» WRITTEN INSTRUCTION A
Can you update the entries from the line containing "Is the baby" through the end of the entries, putting "closest" in place of "nearest" and changing nothing else?

» PAGE EXTRACT
◇ ◇ ◇

Explaining “Hell is Game Theory Folk Theorems”

Compare with this from Meditations on Moloch:

Imagine a country with two rules: first, every person must spend eight hours a day giving themselves strong electric shocks. Second, if anyone fails to follow a rule (including this one), or speaks out against it, or fails to enforce it, all citizens must unite to kill that person. Suppose these rules were well-enough established by tradition that everyone expected them to be enforced. So you shock yourself for eight hours a day, because you know if you don’t everyone else will kill you, because if they don’t, everyone else will kill them, and so on.

Seems to me a key component here, which flows naturally from "punish any deviation from the profile" is this pattern of 'punishment of non-punishers'.

[-]Max H2y1111

I found this explanation much clearer than the original post. Well done!

Everyone plays 99, unless someone defects [by the way this could be by playing 30, an action which literally helps everyone], in which case we play 100

This is indeed a very odd / unrealistic-seeming strategy profile. Consider a different, still weird but slightly more natural strategy profile:

Everyone plays 99, unless someone defects [which is defined as playing something higher than 99], in which case we play 100

This is not a Nash equilibrium, since any player can now do better by unilaterally lowering their own number. If the players start with this strategy profile, they probably quickly settle into the more natural Nash equilibrium of all playing 30.

It's useful to remember that a Nash equilibrium is an equilibrium. Various real systems:

may not always be at equilibrium
may be nudged away from a particular equilibrium by a very small nudge, and then settle into a radically different equilibrium pretty quickly thereafter.

[-]Seth Herd2y72

To paraphrase my comment on that confusing post: what the Hell?

The example appears to show that, if everyone punishes good behavior, you'll get bad behavior. This seems pretty obvious when stated like that. What was the point being made beyond that, if anything?

[-]electroswing2y30

I'm not sure what the author intended, but my best guess is they wanted to say "punishment is bad because there exist really bad equilibria which use punishment, by folk theorems". Some evidence from the post (emphasis mine):

Rowan: "If we succeed in making aligned AGI, we should punish those who committed cosmic crimes that decreased the chance of an positive singularity sufficiently."
Neal: "Punishment seems like a bad idea. It's pessimizing another agent's utility function. You could get a pretty bad equilibrium if you're saying agents should be intentionally harming each others' interests, even in restricted cases."

[...]

Rowan: "Well, I'll ponder this. You may have convinced me of the futility of punishment, and the desirability of mercy, with your... hell simulation. That's... wholesome in its own way, even if it's horrifying, and ethically questionable."

Folk theorems guarantee the existence of equilibria for both good (31) and bad (99) payoffs for players, both via punishment. For this reason I view them as neutral: they say lots of equilibria exist, but not which ones are going to happen.

◇ ◇ ◇

» WRITTEN INSTRUCTION B
Would you copy out, word for word, the stretch of the forum thread from "Seems to me" through "of 'punishment of non-punishers'."?

» DATASET ENTRIES

◇ ◇ ◇

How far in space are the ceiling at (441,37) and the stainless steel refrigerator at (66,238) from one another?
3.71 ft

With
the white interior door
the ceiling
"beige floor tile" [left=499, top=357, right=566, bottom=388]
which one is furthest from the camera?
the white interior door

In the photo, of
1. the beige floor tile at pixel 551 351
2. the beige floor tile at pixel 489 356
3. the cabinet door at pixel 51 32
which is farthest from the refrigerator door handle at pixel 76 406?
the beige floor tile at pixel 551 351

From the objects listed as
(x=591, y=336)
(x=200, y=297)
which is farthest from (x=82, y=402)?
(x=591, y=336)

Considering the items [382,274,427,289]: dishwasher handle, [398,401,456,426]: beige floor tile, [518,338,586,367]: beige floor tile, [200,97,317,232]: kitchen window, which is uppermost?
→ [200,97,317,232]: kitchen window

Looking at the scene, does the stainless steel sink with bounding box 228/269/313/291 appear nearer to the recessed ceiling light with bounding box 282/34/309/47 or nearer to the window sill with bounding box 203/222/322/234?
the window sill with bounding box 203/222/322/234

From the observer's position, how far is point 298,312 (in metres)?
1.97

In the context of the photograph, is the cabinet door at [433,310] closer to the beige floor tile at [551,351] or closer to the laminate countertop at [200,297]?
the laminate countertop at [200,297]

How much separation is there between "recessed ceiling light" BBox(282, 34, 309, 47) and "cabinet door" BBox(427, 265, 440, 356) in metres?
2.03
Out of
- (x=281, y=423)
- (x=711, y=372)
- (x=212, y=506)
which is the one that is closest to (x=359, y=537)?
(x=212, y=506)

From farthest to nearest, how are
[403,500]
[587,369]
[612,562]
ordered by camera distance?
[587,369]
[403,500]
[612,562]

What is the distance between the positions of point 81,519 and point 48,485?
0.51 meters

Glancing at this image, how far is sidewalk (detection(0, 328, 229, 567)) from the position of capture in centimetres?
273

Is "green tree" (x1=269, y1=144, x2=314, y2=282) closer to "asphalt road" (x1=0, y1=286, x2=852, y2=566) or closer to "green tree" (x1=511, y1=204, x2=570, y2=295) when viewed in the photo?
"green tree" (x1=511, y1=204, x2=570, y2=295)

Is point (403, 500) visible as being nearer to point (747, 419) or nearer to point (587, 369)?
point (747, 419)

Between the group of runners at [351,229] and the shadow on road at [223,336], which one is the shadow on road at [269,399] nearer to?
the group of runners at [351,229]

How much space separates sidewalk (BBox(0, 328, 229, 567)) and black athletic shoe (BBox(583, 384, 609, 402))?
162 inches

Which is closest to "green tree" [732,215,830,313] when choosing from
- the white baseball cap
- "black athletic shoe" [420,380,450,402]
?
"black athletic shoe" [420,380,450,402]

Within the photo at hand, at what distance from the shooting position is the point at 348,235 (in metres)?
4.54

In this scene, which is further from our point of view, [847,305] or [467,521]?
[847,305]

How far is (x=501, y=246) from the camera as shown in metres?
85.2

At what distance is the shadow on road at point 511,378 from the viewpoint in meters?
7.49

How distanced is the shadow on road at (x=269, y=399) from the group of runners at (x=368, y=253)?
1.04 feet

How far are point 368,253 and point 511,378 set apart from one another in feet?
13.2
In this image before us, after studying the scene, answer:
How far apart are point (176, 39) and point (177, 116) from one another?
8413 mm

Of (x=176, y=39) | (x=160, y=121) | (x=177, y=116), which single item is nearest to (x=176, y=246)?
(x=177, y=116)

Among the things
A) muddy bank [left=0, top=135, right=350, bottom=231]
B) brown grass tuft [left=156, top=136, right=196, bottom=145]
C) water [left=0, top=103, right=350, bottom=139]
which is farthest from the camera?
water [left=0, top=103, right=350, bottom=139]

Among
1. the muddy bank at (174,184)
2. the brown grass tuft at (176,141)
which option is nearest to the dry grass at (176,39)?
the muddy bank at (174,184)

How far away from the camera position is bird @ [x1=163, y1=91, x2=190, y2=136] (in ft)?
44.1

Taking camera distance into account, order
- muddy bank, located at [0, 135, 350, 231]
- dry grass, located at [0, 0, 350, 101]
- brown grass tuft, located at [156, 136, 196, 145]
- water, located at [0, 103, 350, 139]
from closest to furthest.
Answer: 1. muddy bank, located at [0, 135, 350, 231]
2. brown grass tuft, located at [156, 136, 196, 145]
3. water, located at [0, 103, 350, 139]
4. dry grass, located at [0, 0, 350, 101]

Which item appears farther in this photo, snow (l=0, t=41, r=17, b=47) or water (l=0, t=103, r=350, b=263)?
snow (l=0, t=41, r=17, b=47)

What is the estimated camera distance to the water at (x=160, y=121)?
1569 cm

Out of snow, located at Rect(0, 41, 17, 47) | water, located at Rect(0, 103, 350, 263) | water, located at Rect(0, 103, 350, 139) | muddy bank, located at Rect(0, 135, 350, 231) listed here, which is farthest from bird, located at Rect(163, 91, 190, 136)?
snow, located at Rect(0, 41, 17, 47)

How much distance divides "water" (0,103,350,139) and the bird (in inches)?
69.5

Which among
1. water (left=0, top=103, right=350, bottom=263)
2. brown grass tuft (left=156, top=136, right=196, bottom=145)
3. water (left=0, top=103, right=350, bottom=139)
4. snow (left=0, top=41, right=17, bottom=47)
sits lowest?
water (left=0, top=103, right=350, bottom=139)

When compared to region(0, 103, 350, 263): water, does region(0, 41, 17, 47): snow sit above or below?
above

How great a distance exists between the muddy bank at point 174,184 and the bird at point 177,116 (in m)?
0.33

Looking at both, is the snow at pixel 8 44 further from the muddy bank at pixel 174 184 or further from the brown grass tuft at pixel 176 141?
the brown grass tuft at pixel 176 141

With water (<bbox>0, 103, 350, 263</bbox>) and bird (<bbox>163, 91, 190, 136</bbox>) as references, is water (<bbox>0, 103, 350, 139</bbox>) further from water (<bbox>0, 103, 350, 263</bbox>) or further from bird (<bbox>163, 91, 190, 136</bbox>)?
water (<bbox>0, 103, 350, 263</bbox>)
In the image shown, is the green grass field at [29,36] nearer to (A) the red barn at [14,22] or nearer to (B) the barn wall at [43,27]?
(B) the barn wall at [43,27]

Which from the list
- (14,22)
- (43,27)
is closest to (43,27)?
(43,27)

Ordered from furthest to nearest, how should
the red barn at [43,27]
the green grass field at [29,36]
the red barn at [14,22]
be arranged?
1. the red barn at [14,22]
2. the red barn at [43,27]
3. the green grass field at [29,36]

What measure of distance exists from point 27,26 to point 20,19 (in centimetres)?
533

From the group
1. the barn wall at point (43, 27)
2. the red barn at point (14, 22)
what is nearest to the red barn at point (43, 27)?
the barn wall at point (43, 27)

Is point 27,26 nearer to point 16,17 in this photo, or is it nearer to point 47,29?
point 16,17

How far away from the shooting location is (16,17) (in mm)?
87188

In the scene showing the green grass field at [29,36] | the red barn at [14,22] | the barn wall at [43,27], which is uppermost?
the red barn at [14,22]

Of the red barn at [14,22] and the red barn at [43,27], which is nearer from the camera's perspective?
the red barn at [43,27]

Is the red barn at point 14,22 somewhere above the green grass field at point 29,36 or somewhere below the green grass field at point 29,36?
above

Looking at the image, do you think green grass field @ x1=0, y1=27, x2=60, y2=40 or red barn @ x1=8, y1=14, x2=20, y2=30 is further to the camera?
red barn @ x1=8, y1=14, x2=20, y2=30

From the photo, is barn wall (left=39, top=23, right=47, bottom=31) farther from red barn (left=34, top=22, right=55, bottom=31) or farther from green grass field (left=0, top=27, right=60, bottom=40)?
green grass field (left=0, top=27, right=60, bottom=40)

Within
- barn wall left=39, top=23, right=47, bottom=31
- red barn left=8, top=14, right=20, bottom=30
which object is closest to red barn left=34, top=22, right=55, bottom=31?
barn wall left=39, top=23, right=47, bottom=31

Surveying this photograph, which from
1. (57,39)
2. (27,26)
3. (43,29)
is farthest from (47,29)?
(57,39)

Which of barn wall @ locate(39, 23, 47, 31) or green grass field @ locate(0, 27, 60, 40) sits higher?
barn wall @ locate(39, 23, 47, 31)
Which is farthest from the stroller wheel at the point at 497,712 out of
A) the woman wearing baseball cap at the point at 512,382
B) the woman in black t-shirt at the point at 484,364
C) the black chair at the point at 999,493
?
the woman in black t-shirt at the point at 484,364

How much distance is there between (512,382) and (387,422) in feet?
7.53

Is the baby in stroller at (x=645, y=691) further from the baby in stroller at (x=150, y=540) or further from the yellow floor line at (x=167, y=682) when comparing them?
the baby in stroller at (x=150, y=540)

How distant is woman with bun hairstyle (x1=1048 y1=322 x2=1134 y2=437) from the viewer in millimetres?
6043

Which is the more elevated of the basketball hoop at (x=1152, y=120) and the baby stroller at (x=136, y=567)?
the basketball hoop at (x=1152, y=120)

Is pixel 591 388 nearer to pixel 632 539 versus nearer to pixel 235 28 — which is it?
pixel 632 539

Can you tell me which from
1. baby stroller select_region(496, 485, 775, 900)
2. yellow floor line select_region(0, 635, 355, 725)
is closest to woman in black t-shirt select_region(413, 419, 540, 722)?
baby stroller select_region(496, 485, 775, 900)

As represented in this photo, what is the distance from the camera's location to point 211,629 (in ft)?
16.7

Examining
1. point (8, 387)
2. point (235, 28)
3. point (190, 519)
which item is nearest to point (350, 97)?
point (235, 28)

◇ ◇ ◇

» WRITTEN ANSWER A
Is the baby in stroller at (x=645, y=691) further from the baby in stroller at (x=150, y=540) or further from the yellow floor line at (x=167, y=682) when comparing them?
the baby in stroller at (x=150, y=540)

How distant is woman with bun hairstyle (x1=1048 y1=322 x2=1134 y2=437) from the viewer in millimetres?
6043

Which is the more elevated of the basketball hoop at (x=1152, y=120) and the baby stroller at (x=136, y=567)?
the basketball hoop at (x=1152, y=120)

Is pixel 591 388 nearer to pixel 632 539 versus nearer to pixel 235 28 — which is it?
pixel 632 539

Can you tell me which from
1. baby stroller select_region(496, 485, 775, 900)
2. yellow floor line select_region(0, 635, 355, 725)
is closest to woman in black t-shirt select_region(413, 419, 540, 722)?
baby stroller select_region(496, 485, 775, 900)

As represented in this photo, what is the distance from the camera's location to point 211,629 (in ft)?
16.7

Examining
1. point (8, 387)
2. point (235, 28)
3. point (190, 519)
which item is closest to point (350, 97)?
point (235, 28)

» WRITTEN ANSWER B
Seems to me a key component here, which flows naturally from "punish any deviation from the profile" is this pattern of 'punishment of non-punishers'.